══ Passage to read

[ale] linux byte alignment

stephen stephen at phynp6.phy-astr.gsu.edu
Mon Jul 29 19:29:11 EDT 2002


On Mon, Jul 29, 2002 at 03:26:09PM -0400, Benjamin Dixon wrote:
> 
> Hi all,
> 
> I'm trying to pry into linux byte alignment issues and assembly and I ran
> across something I haven't figured out. My understanding is that alignment
> is at one word (4 bytes) so I have the following function:
> 
> int main()
> {
>    char x[10];
>    char y[5];
> }
> 
> By my calculation, if the memory has to be alignment, x[10] will take up
> 12 bytes (ceiling of 2.5 words = 3, 3x4-bytes = 12). And likewise, the
> y[5] will take up 8 bytes. So there's 20 bytes of excess memory laying
> around? But when I run the program through gcc with the -S option, I get
> the following:
> 
> ...
> main:
>         pushl %ebp
>         movl %esp,%ebp
>         subl $40,%esp
> .L2:
>         movl %ebp,%esp
>         popl %ebp
>         ret
> .Lfe1:
> ...
> 
> The question is, what's that 40? If I use different numbers for the array
> sizes, I get a different number there, always divisible by 4 but always
> greater than the number I expect. Anyone know why?

════
══ Information shown

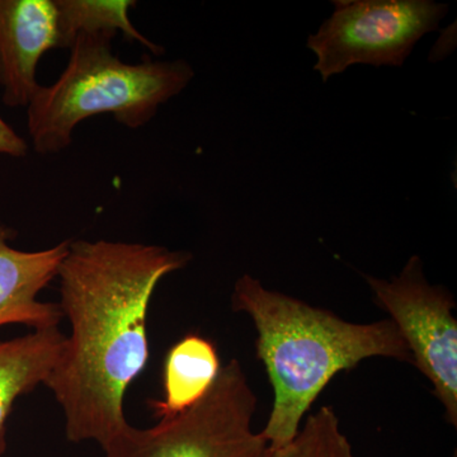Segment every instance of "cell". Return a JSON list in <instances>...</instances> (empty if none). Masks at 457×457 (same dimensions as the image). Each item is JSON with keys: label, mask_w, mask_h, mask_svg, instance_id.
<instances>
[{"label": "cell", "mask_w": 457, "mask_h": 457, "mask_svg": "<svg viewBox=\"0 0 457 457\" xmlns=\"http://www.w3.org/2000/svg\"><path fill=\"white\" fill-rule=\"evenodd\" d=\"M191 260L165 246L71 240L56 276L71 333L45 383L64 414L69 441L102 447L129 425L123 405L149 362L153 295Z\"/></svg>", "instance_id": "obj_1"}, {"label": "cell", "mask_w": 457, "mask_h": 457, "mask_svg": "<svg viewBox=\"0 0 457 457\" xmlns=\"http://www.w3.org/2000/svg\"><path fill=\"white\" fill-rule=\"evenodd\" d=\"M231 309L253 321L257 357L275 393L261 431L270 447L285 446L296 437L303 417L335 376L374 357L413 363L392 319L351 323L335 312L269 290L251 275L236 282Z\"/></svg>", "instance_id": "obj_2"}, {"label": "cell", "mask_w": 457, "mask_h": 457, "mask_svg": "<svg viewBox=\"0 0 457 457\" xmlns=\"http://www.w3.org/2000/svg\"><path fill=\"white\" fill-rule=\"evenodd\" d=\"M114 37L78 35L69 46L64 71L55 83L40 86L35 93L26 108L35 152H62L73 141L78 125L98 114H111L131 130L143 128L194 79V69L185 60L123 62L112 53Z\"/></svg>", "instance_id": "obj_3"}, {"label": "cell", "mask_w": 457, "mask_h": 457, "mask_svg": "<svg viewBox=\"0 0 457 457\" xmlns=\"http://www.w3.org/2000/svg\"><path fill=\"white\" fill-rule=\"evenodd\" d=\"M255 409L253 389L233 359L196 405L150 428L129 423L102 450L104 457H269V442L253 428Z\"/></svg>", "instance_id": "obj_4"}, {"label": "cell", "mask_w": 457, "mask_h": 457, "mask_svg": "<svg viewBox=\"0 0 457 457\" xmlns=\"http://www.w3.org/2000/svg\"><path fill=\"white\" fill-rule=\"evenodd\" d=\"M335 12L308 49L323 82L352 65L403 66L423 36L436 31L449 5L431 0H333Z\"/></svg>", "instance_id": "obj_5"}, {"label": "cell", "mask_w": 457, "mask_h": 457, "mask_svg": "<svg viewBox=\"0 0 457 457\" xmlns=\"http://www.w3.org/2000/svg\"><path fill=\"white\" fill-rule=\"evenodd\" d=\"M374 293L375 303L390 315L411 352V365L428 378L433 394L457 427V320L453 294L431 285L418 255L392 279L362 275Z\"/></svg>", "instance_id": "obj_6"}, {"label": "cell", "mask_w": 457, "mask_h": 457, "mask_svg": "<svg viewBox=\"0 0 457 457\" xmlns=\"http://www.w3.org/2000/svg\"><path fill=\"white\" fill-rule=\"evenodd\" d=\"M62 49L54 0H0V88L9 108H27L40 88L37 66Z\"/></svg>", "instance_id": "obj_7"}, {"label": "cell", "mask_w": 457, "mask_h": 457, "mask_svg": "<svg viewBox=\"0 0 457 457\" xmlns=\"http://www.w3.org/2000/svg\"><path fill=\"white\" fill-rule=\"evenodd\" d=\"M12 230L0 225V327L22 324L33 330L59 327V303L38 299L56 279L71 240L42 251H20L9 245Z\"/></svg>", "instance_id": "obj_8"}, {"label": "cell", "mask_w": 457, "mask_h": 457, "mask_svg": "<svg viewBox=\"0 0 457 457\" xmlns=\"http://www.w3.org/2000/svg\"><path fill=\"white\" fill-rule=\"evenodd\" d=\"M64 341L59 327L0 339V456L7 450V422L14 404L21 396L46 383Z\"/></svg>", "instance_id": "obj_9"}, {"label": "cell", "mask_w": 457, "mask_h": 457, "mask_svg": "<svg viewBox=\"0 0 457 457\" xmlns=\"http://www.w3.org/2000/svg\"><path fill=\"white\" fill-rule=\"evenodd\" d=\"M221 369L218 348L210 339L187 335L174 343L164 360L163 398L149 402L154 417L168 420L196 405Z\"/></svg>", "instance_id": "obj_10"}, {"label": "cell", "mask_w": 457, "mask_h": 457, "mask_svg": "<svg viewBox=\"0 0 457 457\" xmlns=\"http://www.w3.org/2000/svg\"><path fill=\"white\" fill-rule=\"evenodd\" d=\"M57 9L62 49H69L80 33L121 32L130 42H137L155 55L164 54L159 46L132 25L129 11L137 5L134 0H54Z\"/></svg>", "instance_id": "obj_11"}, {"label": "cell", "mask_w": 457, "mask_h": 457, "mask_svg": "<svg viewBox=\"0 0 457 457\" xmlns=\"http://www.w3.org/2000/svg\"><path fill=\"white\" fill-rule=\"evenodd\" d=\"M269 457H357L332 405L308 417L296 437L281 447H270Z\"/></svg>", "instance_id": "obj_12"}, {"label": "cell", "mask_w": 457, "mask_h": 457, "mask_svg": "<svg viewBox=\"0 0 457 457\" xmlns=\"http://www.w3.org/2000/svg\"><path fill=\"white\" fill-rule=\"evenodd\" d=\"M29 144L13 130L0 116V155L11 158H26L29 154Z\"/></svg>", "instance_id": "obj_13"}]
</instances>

════

— Exercise directions —
Name every distinct assembly instruction in the gcc output quoted in the byte alignment message. List each one only once, even if it is repeated.

— Final result —
pushl, movl, subl, popl, ret